• Görev yönergeleri:
A. Diyarbakır Newrozu yazısında "Dinliyorum sadece..." sözleriyle başlayıp "Yaşananlara kızgınlar..." sözleriyle biten bölümü hiç değiştirmeden döndürün.
B. Diyarbakır Newrozu yazısına göre aşağıdakileri kısaca yanıtlayın:
(i) Sabuncu'nun yazısı hangi başlıkla yayımlanmıştır?
(ii) Ateşi yakmanın zamanı olarak saat kaç belirtiliyor?
(iii) Ön taraftaki gençlerin ellerinde ne var?
C. Diyarbakır Newrozu yazısını son cümlesinin ardından devam ettirin.

==== Verilen metin ====

Cumhuriyet yazarı Murat Sabuncu, Diyarbakır Newrozu izlenimlerini kaleme aldı. Geçtiğimiz yıllardakilerden her anlamda farklı olan kutlamaları değerlendiren Sabuncu yine de ‘Barış’ sesinin ne kadar gür çıktığını vurguladı.

Sabuncu’nun “Kürtler barışa çağırıyor, duyuyor musunuz?” başlıkla yayımlanan yazısının bir bölümü şöyle:

Bu yıl medyaya ayrılan alan bomboş...

“Merkez medya”, İstanbul, Ankara’dan gelenlerin sayısı bir elin parmaklarını geçmiyor.

Ne “devlet ağızlı” gazetecilermiş diye söyleniyor “protokolden bir isim.” Devletin sevdiğini sevip sevmediğini sevmeyen, gel deyince gelen git denince giden...

Herkes için değil ama çoğunluk için “gücü seven güçlünün yanında güç devşiren...”

Dinliyorum sadece...

Saat 12. Ateşi yakmanın zamanı.

Alan dolmuş durumda. Geçen yıllar kadar değil ama kalabalık...

Gazetecilerin çalıştığı alandan katılımcıların olduğu noktaya geçiyorum...

Ön tarafta coşkulu gençler var...

Ellerinde Öcalan bayrakları...

Yaşananlara kızgınlar...

Ama umut ve istek de var barışa dair sözlerinde...

==== Kayıtlı veriler ====

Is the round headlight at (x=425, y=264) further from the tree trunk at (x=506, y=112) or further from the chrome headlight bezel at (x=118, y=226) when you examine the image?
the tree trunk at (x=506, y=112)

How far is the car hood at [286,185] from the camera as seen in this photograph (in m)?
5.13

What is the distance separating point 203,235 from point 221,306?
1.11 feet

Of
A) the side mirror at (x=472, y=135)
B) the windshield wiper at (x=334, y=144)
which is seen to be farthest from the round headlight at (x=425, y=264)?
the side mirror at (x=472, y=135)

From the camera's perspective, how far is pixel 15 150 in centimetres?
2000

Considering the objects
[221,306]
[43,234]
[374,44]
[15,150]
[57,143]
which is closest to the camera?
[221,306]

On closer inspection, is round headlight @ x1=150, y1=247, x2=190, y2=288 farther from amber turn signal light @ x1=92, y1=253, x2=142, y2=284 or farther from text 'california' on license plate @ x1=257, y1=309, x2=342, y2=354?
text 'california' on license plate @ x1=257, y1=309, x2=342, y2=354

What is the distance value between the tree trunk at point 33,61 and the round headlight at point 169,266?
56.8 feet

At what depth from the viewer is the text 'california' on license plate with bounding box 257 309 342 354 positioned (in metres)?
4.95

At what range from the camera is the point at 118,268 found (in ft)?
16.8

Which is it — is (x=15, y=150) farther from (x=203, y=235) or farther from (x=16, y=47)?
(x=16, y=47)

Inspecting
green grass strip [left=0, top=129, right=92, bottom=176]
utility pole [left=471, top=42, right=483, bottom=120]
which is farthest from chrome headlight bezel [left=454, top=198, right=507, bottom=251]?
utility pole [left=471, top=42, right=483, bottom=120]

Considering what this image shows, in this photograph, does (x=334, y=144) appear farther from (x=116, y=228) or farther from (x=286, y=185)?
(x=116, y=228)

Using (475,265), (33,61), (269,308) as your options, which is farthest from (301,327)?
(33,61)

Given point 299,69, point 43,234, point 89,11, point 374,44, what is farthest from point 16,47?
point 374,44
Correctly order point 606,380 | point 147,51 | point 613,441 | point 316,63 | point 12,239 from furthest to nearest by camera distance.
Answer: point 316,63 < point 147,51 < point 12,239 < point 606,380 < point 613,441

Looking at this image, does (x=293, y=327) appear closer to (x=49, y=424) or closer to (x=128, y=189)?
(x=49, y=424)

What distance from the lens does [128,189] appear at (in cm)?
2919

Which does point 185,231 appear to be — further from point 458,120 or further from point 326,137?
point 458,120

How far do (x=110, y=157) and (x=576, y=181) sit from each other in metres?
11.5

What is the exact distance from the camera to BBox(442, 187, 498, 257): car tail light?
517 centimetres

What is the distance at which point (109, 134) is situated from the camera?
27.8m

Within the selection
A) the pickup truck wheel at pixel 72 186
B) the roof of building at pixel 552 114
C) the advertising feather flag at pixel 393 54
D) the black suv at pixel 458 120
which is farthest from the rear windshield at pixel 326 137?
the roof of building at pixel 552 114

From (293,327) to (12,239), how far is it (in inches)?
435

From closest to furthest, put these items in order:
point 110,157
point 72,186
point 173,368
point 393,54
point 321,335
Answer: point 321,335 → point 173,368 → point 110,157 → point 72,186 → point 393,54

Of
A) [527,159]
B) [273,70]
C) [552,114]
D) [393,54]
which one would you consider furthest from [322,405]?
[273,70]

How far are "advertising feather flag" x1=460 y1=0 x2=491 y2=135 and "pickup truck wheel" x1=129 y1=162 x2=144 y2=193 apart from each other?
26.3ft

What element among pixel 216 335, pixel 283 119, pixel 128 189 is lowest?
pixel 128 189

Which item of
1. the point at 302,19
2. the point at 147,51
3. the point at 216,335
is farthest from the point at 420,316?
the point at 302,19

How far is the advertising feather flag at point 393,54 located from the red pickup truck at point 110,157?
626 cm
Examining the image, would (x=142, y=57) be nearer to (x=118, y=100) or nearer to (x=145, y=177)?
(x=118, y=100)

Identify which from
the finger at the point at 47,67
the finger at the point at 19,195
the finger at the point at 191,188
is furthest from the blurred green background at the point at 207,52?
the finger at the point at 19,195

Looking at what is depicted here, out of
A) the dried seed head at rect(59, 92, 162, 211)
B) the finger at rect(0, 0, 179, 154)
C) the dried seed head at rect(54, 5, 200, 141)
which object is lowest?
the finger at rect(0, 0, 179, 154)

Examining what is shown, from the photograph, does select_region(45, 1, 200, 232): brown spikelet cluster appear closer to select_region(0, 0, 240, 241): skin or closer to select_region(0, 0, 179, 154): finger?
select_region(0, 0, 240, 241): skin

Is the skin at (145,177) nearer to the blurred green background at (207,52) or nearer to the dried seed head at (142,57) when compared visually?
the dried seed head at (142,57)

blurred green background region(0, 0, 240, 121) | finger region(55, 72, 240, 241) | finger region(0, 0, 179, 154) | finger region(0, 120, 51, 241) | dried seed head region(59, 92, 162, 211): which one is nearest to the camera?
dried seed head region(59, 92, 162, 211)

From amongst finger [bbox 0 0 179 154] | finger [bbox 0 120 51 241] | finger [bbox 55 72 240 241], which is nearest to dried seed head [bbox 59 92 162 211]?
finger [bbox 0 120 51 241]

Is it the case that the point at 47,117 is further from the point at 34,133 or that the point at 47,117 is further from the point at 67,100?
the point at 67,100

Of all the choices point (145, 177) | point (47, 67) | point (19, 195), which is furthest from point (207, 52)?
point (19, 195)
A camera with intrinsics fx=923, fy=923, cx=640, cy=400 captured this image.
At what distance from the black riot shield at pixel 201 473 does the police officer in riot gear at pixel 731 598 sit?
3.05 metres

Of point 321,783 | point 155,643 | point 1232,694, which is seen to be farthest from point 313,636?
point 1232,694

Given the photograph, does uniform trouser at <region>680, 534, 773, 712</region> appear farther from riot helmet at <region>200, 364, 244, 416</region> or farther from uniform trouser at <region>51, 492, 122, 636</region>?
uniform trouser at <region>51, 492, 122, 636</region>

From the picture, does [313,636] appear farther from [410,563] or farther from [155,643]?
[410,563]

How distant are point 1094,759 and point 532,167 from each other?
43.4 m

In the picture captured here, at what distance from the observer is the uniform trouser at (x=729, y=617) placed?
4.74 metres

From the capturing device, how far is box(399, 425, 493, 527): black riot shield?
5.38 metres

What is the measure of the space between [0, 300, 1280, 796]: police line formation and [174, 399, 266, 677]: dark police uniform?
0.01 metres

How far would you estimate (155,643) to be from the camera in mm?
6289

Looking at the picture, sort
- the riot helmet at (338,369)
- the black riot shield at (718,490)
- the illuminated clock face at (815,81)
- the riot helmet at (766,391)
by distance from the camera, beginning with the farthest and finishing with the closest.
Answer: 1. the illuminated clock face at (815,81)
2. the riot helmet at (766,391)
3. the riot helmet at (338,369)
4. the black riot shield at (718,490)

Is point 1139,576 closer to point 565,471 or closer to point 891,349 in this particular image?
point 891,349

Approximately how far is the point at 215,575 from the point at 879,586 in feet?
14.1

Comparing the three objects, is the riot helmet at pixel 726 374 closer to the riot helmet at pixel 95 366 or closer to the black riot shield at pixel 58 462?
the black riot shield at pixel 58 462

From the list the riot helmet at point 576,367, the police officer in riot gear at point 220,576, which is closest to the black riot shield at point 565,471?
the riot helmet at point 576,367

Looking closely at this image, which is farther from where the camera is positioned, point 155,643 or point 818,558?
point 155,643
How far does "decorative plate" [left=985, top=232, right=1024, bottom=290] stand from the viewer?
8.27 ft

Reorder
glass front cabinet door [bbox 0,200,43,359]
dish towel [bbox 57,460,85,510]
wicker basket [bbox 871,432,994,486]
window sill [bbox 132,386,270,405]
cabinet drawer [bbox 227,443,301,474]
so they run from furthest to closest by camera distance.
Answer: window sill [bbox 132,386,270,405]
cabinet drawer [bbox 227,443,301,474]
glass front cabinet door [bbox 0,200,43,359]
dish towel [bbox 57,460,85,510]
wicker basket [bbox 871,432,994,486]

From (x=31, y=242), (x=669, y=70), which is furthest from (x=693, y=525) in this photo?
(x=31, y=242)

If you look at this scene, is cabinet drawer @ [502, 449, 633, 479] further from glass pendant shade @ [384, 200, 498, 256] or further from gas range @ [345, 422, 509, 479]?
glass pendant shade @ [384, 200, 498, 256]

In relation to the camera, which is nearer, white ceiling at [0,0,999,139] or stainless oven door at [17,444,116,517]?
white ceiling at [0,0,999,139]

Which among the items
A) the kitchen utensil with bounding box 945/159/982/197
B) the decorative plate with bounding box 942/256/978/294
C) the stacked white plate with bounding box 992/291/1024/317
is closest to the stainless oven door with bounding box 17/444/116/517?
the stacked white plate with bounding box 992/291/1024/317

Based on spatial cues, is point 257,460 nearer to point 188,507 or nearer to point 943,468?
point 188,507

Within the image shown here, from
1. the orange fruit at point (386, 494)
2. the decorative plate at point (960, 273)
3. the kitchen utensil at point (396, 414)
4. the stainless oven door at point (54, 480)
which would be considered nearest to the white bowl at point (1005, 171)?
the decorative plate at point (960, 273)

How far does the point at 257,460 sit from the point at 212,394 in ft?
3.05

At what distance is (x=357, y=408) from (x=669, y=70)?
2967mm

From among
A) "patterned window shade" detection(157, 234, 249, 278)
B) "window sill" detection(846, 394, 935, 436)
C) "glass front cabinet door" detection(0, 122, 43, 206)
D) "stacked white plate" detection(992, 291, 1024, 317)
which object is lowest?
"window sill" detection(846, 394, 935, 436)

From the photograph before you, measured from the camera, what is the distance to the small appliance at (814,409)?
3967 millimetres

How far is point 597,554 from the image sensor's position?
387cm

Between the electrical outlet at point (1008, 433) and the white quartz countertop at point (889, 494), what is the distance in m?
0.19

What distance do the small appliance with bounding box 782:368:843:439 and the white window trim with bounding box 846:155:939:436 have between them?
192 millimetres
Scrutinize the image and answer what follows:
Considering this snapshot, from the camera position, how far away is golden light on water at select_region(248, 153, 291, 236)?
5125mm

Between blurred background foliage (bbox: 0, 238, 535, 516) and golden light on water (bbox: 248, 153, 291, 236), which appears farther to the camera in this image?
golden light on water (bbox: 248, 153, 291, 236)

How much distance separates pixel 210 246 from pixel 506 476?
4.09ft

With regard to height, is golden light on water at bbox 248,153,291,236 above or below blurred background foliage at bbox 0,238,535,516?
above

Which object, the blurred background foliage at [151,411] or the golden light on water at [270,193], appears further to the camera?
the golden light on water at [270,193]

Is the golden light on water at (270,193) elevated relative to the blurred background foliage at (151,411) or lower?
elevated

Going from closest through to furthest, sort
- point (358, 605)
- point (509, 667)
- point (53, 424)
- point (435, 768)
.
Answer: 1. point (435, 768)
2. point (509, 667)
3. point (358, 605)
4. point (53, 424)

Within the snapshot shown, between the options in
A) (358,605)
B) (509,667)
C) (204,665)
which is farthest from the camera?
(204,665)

====

• Yanıt listesi:
A.
Dinliyorum sadece...

Saat 12. Ateşi yakmanın zamanı.

Alan dolmuş durumda. Geçen yıllar kadar değil ama kalabalık...

Gazetecilerin çalıştığı alandan katılımcıların olduğu noktaya geçiyorum...

Ön tarafta coşkulu gençler var...

Ellerinde Öcalan bayrakları...

Yaşananlara kızgınlar...

B.
(i) "Kürtler barışa çağırıyor, duyuyor musunuz?"
(ii) Saat 12.
(iii) Öcalan bayrakları.

C.
Bir genç kadın...

Üniversiteli, Barış İçin Akademisyenler girişiminin bildirisinin umut olduğunu söylüyor.

Özellikle tutuklu akademisyen Esra Mungan’a selamlarını yazmamı istiyor. “Unutma ha” diyor. Unutur muyum?

Ve beyaz tülbentleriyle anneler. Barışın simgesi başlarında, “Kimse ölmesin oğlum” duaları dudaklarında...

Sırrı Süreyya Önder kürsüde annelere taahhütte bulunuyor:

“Açın İmralı yolunu, müzakereler nerede kalmışsa oradan devam ederek bir haftada ülkemizin çehresini değiştirelim. Her türlü hukuki, cezai, yasal, insani ne tür vebali varsa biz üzerimize almaya hazırız. Bunun için size son derece önemli bir çağrı yapıyoruz. Evladının yolunu gözleyen Türk, Kürt, Laz, Çerkez, Arap, Ermeni bütün annelere burada taahhüt ediyorum ki çağrımıza cevap verilirse 1 hafta içerisinde barışı sağlarız. 8. gün olursa Diyarbakır Meydanı’nda beni dara çekin.” 

Sahnedeki dev ekranlarda Öcalan ve sokağa çıkma yasağı sırasında hayatını kaybedenlerin fotoğrafları dönüyor. Mehmet Tunç, Seve Demir ve Mehmet Yavuzel’in görüntüleri...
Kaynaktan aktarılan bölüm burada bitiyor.